Wednesday, 19 September 2018

Joint Oireachtas Committee on Health

Licensing of Abortion Medication: Health Products Regulatory Authority

9:00 am

Dr. Elaine Breslin:

I thank the Deputy for that question. I shall address the clinical issues. The usual schedule is that the Mifepristone is taken first. This would be early termination of pregnancy. Depending on the dose, it is one tablet. It is usual that Misoprostol is taken second, which is advised by the Royal College of Obstetricians and Gynaecologists, within 48 hours. The Deputy is probably aware that there are different regimens. Those two products are attractive or useful in the community setting because they are indicative for oral use.
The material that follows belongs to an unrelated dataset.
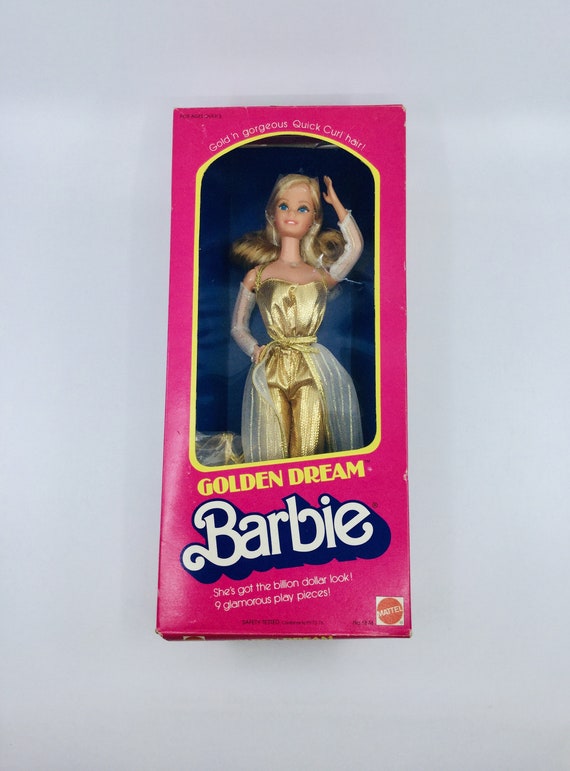 golden dream barbie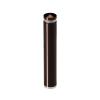 1/2'' Diameter X 2-1/2'' Barrel Length, Aluminum Rounded Head Standoffs, Bronze Anodized Finish Easy Fasten Standoff (For Inside / Outside use) [Required Material Hole Size: 3/8'']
Gemeprost is for vaginal use and is perhaps a less useful product. If the intention of the system is for this to operate within the community and for women to take the first medicine under the supervision of the medical practitioner and the second medicine at home, it would be more practical that it be an oral medicine. That is usually the system. We are aware that Gemeprost is used but according to the information we have to date, it is mainly for hospital-based use, and it may be used for the more complex types of terminations, as were discussed at the earlier session.
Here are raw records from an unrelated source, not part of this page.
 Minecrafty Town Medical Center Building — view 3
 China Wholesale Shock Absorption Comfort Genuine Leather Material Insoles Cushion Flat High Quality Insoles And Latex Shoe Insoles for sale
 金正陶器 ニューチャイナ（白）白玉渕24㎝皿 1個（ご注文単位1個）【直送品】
The Deputy asked if there was more than one player in the market. Three companies supply these medicines throughout the EU and we actively engaging with them. As I clarified earlier, we must initiate a mutual recognition procedure or be involved in that kind of procedure. We have engaged with each of these companies requesting them to make applications. We have also engaged with member states that have authorised those medicines asking them to act as the reference member state. We are approaching this from two aspects with a view to maximising the opportunity of getting applications here.
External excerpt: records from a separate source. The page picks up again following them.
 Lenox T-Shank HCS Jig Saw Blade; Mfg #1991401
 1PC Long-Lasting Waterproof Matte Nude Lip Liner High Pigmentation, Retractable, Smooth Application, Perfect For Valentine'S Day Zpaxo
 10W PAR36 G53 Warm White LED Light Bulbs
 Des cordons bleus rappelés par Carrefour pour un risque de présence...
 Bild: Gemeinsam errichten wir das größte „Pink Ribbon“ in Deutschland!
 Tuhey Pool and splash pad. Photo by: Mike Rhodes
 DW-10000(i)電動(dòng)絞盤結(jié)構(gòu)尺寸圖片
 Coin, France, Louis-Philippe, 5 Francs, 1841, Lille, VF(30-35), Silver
The pricing is outside the remit of the HPRA. We have nothing to do with that. As I said earlier, we have had close contact with primary care reimbursement service and with the Department, and we have mentioned to them the fact that there are three companies marketing these. There are a limited number of options available but these companies are marketing throughout the EU.

On the conditions of use, the product information requires that pregnancy is diagnosed using biological methods such as a urine or blood test to measure HCG or an ultrasound. The conditions of use do not mandate how a pregnancy is diagnosed, just that pregnancy must be diagnosed prior to the administration of the first medicine. There are exclusion criteria. For example, if there was concern about an ectopic pregnancy when the woman presents with pain or bleeding or with a past medical history, it would be taken into account. If a women has an inter-uterine device, which is a contraceptive device, this is also a contraindication to the use of these medicines. All of this is part of the routine review. The rhesus factor is also assessed. The product information will contain the basic information about the indications, the contraindications to use, the side effects of the treatment and how to use the medicine safely.

Since the Protection of Life During Pregnancy Act 2013, these medicines for the termination of pregnancy have been imported through the exempt scheme for supply to hospitals only. Under the Act, they are permitted for medical terminations of pregnancy in certain circumstances but it has to be a hospital-based treatment. There is an established exempt supply scheme for the companies that manufacture these medicines and that will be helpful moving forward.

Liability is not a matter for us. We permit the exempt scheme and I will ask my colleague, Mr. Lynch, to give more details on that, but essentially the law states that there must be a medical prescription by a medical practitioner who is registered in Ireland and it must be for a patient under his or her care.